With over three decades of combined experience and a long track record of collaboration in multifamily real estate investment, Sean Belfi, Craig Boyarsky, and Brendan Glavin have launched Cold Spring Capital. The New York-based private investment and operating firm, which will be headed by Belfi as managing principal, is targeting over $1 billion in acquisitions, primarily middle-market, value-add suburban workforce housing, over the next five years.
Cold Spring Capital’s initial transactions will be capitalized by Twin Spruce Capital, a New York-based investment affiliate, and a closed syndicate of high- and ultra-high-net-worth investors. While the syndicate has deployed capital into preferred equity investments in the multifamily sector, this partnership marks its foray into traditional multifamily equity investments.
According to Eric Horowitz, managing principal of Twin Spruce Capital, his firm spent nearly two years searching for the right team to lead an equity multifamily platform.

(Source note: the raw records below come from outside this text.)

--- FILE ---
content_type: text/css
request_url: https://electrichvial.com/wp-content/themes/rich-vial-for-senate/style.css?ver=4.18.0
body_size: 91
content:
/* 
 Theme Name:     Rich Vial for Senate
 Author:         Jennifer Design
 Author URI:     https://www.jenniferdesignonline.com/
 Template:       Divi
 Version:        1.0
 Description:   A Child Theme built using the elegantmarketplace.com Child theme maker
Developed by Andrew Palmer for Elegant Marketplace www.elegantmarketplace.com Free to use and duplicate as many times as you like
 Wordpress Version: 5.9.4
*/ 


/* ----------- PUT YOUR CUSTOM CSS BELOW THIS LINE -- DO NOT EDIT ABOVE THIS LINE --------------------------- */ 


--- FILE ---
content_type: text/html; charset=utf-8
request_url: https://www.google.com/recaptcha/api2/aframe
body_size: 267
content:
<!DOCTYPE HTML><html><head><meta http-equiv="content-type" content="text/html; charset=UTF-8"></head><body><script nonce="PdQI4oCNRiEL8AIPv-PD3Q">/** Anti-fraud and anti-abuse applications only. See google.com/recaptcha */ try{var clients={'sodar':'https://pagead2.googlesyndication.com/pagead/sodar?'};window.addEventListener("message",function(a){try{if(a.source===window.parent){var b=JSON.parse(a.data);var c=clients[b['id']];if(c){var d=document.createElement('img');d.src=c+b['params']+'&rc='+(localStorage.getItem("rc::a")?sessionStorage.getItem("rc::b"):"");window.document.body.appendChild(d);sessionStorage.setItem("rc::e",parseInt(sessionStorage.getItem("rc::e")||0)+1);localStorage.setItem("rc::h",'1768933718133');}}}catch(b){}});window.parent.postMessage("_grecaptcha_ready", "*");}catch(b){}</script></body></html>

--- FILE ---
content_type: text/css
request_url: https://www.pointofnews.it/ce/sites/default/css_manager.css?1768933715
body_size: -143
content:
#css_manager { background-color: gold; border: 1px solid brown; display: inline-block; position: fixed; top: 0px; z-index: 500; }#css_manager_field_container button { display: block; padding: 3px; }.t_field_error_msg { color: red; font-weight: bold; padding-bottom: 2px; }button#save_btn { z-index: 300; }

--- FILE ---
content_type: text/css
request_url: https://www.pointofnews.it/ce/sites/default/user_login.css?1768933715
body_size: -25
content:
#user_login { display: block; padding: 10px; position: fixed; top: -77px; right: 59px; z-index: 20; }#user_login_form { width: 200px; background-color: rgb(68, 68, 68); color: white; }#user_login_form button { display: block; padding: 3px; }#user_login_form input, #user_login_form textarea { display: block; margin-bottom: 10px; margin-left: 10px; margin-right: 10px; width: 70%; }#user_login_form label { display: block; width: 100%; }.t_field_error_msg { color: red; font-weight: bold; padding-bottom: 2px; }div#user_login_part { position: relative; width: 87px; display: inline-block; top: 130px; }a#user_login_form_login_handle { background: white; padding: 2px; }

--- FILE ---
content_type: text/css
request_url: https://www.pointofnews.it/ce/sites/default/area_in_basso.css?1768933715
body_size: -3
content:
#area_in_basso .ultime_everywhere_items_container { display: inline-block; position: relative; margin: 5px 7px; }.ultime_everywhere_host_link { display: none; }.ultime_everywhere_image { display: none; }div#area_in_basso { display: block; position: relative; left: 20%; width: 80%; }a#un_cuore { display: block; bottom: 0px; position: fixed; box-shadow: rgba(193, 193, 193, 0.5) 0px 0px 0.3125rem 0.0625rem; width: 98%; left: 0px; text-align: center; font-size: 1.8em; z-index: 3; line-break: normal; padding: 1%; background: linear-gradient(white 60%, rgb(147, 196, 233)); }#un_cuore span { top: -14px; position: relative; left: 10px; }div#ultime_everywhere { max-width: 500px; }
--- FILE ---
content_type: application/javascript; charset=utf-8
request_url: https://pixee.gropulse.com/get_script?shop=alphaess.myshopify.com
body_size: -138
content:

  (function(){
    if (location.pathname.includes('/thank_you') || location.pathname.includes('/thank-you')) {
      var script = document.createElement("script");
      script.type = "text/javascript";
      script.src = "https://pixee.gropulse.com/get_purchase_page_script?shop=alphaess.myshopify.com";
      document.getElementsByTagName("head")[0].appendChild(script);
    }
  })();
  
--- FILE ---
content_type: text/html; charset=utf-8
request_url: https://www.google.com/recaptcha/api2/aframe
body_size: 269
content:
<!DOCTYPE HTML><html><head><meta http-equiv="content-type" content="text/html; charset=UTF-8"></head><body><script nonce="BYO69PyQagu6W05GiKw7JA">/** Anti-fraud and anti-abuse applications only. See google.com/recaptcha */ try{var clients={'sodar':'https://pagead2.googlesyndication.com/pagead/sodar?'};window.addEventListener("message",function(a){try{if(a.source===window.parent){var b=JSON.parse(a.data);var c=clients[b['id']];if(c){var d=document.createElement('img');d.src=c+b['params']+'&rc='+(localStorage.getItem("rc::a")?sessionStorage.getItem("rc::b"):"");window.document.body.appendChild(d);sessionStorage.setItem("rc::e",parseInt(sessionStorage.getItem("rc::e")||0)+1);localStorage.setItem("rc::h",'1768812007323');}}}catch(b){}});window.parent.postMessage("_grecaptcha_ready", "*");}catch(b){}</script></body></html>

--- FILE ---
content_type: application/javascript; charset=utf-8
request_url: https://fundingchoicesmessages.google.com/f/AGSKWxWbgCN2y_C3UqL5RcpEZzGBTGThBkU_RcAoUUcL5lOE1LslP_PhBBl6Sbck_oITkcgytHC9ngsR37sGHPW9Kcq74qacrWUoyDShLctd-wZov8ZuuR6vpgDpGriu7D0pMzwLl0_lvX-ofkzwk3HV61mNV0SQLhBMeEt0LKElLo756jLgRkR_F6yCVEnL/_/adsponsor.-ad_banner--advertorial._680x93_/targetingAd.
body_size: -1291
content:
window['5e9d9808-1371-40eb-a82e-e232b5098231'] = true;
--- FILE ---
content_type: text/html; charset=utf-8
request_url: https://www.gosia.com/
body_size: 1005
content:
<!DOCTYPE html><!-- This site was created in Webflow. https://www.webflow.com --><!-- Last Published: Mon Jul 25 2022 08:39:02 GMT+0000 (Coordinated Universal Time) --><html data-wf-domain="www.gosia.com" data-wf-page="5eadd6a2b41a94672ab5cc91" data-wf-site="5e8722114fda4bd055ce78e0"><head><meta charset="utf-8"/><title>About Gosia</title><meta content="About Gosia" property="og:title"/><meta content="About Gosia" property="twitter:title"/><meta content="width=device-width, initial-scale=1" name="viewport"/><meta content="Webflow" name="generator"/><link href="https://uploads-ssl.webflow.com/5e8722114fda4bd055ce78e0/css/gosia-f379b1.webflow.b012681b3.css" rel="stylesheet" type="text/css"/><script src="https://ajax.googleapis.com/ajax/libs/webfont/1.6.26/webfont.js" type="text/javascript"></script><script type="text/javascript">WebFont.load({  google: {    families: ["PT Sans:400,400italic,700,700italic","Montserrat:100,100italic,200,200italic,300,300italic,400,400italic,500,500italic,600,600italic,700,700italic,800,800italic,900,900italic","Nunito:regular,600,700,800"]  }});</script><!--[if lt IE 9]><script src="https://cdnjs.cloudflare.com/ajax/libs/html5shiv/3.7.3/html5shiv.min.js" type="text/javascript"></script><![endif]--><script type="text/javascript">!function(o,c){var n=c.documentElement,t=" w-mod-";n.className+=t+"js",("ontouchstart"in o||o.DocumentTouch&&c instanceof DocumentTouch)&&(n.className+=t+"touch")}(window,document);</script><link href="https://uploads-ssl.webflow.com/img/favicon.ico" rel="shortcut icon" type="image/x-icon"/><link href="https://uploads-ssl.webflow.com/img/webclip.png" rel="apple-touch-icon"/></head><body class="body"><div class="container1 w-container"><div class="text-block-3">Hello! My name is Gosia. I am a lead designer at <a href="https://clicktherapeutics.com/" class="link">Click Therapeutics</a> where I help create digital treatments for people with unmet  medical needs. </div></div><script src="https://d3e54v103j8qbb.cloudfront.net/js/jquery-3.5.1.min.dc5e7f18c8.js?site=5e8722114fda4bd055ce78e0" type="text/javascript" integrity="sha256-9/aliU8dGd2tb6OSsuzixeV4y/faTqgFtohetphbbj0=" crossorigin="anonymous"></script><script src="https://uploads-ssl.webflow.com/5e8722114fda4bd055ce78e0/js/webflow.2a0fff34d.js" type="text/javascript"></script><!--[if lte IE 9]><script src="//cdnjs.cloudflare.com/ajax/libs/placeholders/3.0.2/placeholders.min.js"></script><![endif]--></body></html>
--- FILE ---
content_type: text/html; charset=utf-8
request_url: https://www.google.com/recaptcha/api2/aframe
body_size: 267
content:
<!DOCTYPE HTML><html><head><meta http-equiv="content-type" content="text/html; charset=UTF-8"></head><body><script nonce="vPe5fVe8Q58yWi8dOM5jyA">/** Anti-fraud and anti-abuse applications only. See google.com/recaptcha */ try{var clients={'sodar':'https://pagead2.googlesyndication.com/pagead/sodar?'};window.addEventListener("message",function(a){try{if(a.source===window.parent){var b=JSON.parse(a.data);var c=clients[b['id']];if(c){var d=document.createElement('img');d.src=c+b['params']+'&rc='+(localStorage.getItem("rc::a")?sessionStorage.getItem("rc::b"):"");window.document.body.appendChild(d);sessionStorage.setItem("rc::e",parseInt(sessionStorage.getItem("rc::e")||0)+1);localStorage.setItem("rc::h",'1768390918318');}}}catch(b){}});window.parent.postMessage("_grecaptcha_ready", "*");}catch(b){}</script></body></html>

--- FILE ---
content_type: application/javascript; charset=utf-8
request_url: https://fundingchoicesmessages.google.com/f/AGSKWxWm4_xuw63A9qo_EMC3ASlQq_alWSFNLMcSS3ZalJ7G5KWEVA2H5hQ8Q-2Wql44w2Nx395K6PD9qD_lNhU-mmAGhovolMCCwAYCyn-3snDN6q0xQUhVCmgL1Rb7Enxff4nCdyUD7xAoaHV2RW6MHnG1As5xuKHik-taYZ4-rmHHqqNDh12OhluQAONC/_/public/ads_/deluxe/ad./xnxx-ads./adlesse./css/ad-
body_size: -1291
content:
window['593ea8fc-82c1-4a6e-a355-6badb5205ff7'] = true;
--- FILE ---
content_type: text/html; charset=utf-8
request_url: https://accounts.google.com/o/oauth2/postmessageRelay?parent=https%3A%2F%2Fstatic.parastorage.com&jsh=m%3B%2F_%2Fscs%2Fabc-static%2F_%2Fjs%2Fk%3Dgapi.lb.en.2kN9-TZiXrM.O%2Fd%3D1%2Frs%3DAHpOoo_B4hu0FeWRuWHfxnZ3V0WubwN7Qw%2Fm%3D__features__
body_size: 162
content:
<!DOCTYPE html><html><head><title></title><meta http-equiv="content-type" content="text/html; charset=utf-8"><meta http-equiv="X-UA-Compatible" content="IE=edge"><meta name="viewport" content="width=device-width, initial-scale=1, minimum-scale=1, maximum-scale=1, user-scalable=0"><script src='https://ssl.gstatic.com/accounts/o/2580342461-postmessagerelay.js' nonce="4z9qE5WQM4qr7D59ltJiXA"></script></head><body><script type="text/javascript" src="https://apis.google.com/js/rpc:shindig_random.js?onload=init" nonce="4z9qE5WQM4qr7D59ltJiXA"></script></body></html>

Horowitz added that, Belfi, Boyarksy, and Glavin, who came from AION Partners, “fit the bill,” having helped build a national multifamily platform, sourcing new deal flow, and managing institutional and private wealth relationships on the East Coast and in the Midwest.
“Our team has spent almost a decade working together in the weeds, cutting our teeth on all aspects of multifamily acquisitions, asset management, capital markets, and dispositions,” said Belfi. “We are ready to hit the ground running in 2026 to source deals and scale operations in what we view as a favorable market environment for conventional, market-rate workforce housing.”
As part of its five-year goal, the new firm aims to acquire 10,000 units through direct acquisitions and joint ventures, with a focus on assets and portfolios of 100 units or more that are 1960s vintage or newer across the Northeast, Mid-Atlantic, and Midwest.
“Investors this cycle are demanding their sponsors be thesis-driven as opposed to general investors,” Belfi said. “We must be tactical about where and what opportunities we will pursue and then operate those assets in a disciplined and aggressive manner to deliver value-add returns.”
He noted that the time is right to be an apartment investor, with several tailwinds emerging from the data, including:
- Market stabilization: Improving capital flows and fundamentals following apartment supply runup and interest rate increases;
- Reduced volatility: The firm’s target markets remained resilient during the last cycle, exhibiting stronger occupancy and rent growth;
- Strategic dislocations: Opportunities to acquire assets from operators with impaired capital stacks, mismanaged properties acquired by new market entrants with limited experience in the last cycle, and the loan maturity wave; and
- Vintage opportunities: Value in pre-2000 vintage assets that are trading at wider cap rates due to institutional limited partners avoiding perceived operational risks.
“We believe that there will always be a continued drip of private owners that look to sell for non-market reasons, like estate planning or disposition of non-core assets,” added Belfi. “These types of owners are often motivated by different investment goals and typically operate their assets in ways that are not considered industry standard, which results in an operational arbitrage opportunity. Based on national ownership figures, there are more of these types of private owners in our geographic markets than elsewhere in the country.”